Guy de Muyser (20 June 1926 – 19 August 2024) was a Luxembourgish diplomat, economist and lawyer who also served as honorary marshal of the court of the Grand Duke of Luxembourg.

==Early life and education==
Born in Wiltz in north-western Luxembourg, de Muyser studied economics, international relations and law in France, the United Kingdom and the United States of America, obtaining a doctorate in law. He was later awarded an honorary doctorate from Miami University in Ohio.

He was conscripted into the army in 1944 during the German occupation of Luxembourg, but deserted shortly afterwards, seeking refuge with American troops.

==Career==
De Muyser held various roles at the Ministry of Foreign Affairs from 1956 onwards. From 1969 to 1981 he worked in the private office of Jean, Grand Duke of Luxembourg, and was marshal of the grand ducal court from 1971 to 1981.

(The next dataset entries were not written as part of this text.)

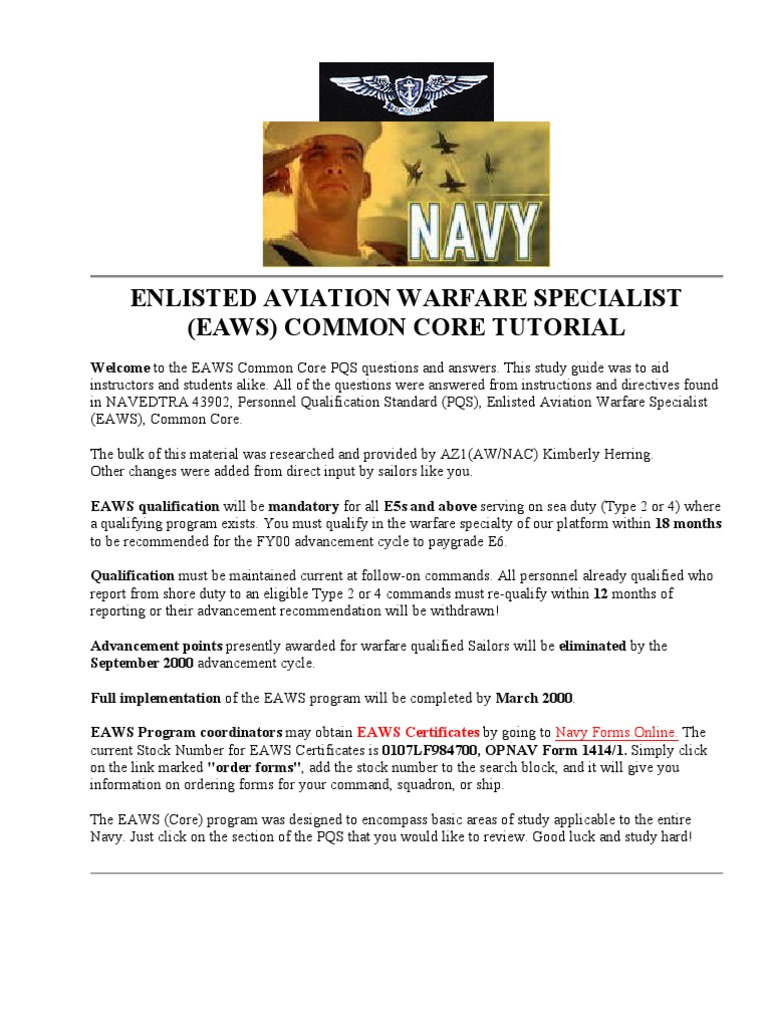 NAVY

ENLISTED AVIATION WARFARE SPECIALIST (EAWS) COMMON CORE TUTORIAL

Welcome to the EAWS Common Core PQS questions and answers. This study guide was to aid instructors and students alike. All of the questions were answered from instructions and directives found in NAVEDTRA 43902, Personnel Qualification Standard (PQS), Enlisted Aviation Warfare Specialist (EAWS), Common Core.

The bulk of this material was researched and provided by AZ1(AW/NAC) Kimberly Herring.
Other changes were added from direct input by sailors like you.

EAWS qualification will be mandatory for all E5s and above serving on sea duty (Type 2 or 4) where a qualifying program exists. You must qualify in the warfare specialty of our platform within 18 months to be recommended for the FY00 advancement cycle to paygrade E6.

Qualification must be maintained current at follow-on commands. All personnel already qualified who report from shore duty to an eligible Type 2 or 4 commands must re-qualify within 12 months of reporting or their advancement recommendation will be withdrawn!

Advancement points presently awarded for warfare qualified Sailors will be eliminated by the September 2000 advancement cycle.

Full implementation of the EAWS program will be completed by March 2000.

EAWS Program coordinators may obtain EAWS Certificates by going to Navy Forms Online. The current Stock Number for EAWS Certificates is 0107LF984700, OPNAV Form 1414/1. Simply click on the link marked "order forms", add the stock number to the search block, and it will give you information on ordering forms for your command, squadron, or ship.

The EAWS (Core) program was designed to encompass basic areas of study applicable to the entire Navy. Just click on the section of the PQS that you would like to review. Good luck and study hard!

From 1981 to 1986 he was stationed in Moscow as ambassador to the USSR, Poland, Finland and Mongolia, and from 1986 to 1991 in Brussels as Luxembourg's permanent representative to NATO.

De Muyser also served as president of Neimënster Abbey in Luxembourg.

==Family==
In 1956 de Muyser married Dominique Milliat (1930–2015), with whom he had three children: Isabelle, Xavier and Alain.